**The task**: Start at the top of the records below and copy them exactly to the end.

**Dataset entries**:

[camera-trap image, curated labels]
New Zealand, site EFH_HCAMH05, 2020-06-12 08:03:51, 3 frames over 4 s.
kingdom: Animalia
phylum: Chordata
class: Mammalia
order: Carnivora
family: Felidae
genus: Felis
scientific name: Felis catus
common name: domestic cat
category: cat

**Exercise answer**:
[camera-trap image, curated labels]
New Zealand, site EFH_HCAMH05, 2020-06-12 08:03:51, 3 frames over 4 s.
kingdom: Animalia
phylum: Chordata
class: Mammalia
order: Carnivora
family: Felidae
genus: Felis
scientific name: Felis catus
common name: domestic cat
category: cat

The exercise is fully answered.